+++ TEXT BLOCK +++
Art of audio timing
When I started designing OSS (the Linux sound driver at that time) I wanted to create an audio API that behaves like a streaming tape drive. A streaming tape drive runs at it’s maximum speed as long as the application can read or write data fast enough to keep the tape running. If this fails then the tape has to be stopped, rewound and reaccelerated. The actual tape operation continues when the tape reaches the position where the buffering failure occurred. This doesn’t ruin integrity of the data. However the speed will drop dramatically if the application cannot keep in speed with the tape.
Digital audio is actually very close to the streaming tape model. Audio signal is consumed/produced by the sound card at constant speed (depending on the sampling rate). The application must be able to read/write data at the rate the device runs. The difference is that buffering errors cannot be recovered. Every time a timing error happens some recorded data will be lost forever. During playback there will be more or less frequent gaps in the output and the signal will sound badly garbled.
In both cases the best strategy to avoid timing errors is use of normal blocking reads and writes. This is the way how audio devices should be used in OSS. There are some situations where the application should be designed for lower latencies than normally or to be able to respond external events (such as keyboard or mouse) without noticeable delays. These special cases will be discussed in this document. This text is based on my 18 years of experience with OSS and applications written for it. However the key observations I have made during just the last couple of years.
Low latencies
All “advanced” audio programmers keep thinking and talking about low latencies. What do low latencies mean and is there really any reason to pay any attention on them?
+++ PROVIDED MATERIAL +++
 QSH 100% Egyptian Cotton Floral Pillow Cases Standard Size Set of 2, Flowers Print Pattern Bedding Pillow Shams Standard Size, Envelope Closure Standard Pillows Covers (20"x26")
+++
#### [ACTIONS TO TAKE]
a - In the audio timing text, rewrite more briefly the paragraph that begins "Digital audio is actually very close", keeping its main facts.
b - Duplicate the audio timing text, everything from "Digital audio is" down to "sound badly garbled.".
The material comes from a separate source.

#### [ANSWERS BY ITEM NUMBER]
a - Digital audio closely follows the streaming tape model. The sound card consumes or produces the signal at a constant speed set by the sampling rate, so the application must read or write data at the device's rate. Unlike with tape, buffering errors cannot be recovered. Each timing error permanently loses recorded data, and during playback gaps appear that make the signal sound badly garbled.

b -
Digital audio is actually very close to the streaming tape model. Audio signal is consumed/produced by the sound card at constant speed (depending on the sampling rate). The application must be able to read/write data at the rate the device runs. The difference is that buffering errors cannot be recovered. Every time a timing error happens some recorded data will be lost forever. During playback there will be more or less frequent gaps in the output and the signal will sound badly garbled.